Он родился в небольшом латвийском городке, откуда, будучи ребенком, чудом спасся от стремительно наступающих немцев и ждавших их латышей. После войны провел множество интервью со свидетелями массовых расстрелов евреев в Румбульском лесу и других местах Латвии, собрал большое количество воспоминаний очевидцев о Холокосте. Он сделал очень многое, чтобы отплатить благодарностью простому рижскому рыбаку Жанису Липке, который укрыл в своем доме и спас от смерти боле 50 латышских евреев. Давид опубликовал несколько книг, которые нельзя читать без боли за наш народ. На своей малой родине, в городке Прейли, он на свои средства поставил памятник погибшим там евреям. Сейчас там евреев нет.
Давид Зильберман
Давид был и остался человеком чудовищной энергии. В Риге конца 60-х он был участником и организатором нескольких сионистских групп, и не было такой акции, в которой бы он не участвовал самым активным образом. Его вызывали в КГБ на допросы в связи с готовящимся Рижским антиеврейским процессом, где он изобретательно водил за нос следователей, сознаваясь во всем, в чем можно или нужно было сознаться, но решительно отрицая то, в чем можно было обвинить его и других. А знал он очень многих и очень много.
* * *
В 1969 году еврейская Рига бурлила - выпустили в Израиль довольно большую группу евреев. Уехали Словины, Мендель Гордин, Женя и Толик Фельд, Нехама Лапидус и другие. Толик уехал вместе со своей мамой, которая была родной сестрой моего отца. Так у меня появилась тель-авивская тетя. Я получил от нее вызов и подал документы на выезд. Мне отказали. Таким образом я стал «официальным» отказником.
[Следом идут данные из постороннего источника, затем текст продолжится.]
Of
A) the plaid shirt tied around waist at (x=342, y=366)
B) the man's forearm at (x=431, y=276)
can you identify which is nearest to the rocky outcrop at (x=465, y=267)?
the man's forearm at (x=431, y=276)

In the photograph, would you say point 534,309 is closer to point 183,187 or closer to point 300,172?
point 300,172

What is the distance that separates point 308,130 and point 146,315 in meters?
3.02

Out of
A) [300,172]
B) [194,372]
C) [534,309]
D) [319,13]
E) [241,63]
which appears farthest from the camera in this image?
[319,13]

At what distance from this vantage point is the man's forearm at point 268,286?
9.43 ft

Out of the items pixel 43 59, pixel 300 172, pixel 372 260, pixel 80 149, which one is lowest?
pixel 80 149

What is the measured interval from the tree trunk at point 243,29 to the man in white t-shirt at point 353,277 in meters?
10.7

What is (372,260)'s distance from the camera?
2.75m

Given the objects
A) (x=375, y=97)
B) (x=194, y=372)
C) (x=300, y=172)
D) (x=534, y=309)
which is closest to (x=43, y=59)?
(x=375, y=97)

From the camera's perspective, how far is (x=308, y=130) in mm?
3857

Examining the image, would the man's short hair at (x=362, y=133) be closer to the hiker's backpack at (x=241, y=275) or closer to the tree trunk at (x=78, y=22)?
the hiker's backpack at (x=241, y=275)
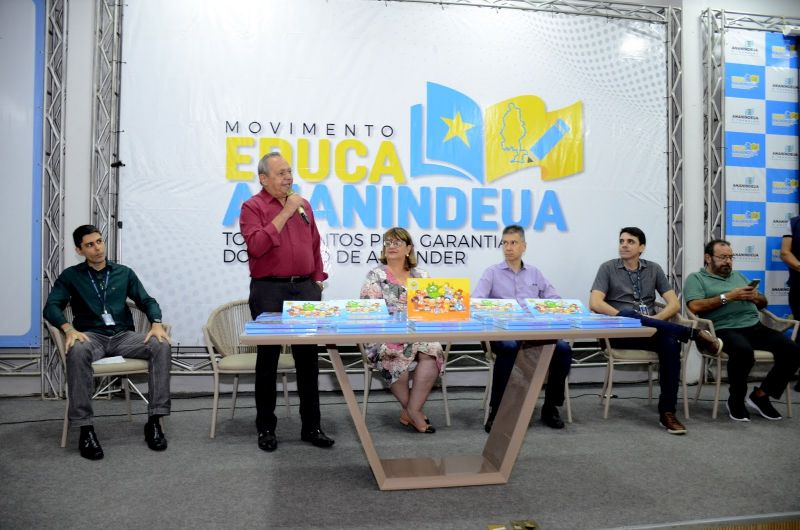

В сходном положении находились сотни семей рижских евреев. Начались сходки на квартирах, возникали группы - это было в полном смысле подпольное движение за алию. В числе моих новых знакомых были те, кто участвовал в попытке захвата небольшого пассажирского самолета в аэропорту под Ленинградом, а также арестованные в связи с «самолетным делом» рижские активисты. Среди них особенно выделялся Арон Шпильберг, который мне очень нравился. Это был серьезный, принципиальный и волевой человек. В 1970 году его арестовали и осудили на три года колонии строгого режима за «антисоветскую деятельность». Назову еще имена активистов того времени – тех, кто мне запомнился. Это Вульф Файтельсон, Геся Камайская, Давид Занд, Валерий Портной, Марк Исраэлит, Илья и Гарри Валк, Илья Брилович, Нисан Бейлин. Разумеется, это были далеко не все те.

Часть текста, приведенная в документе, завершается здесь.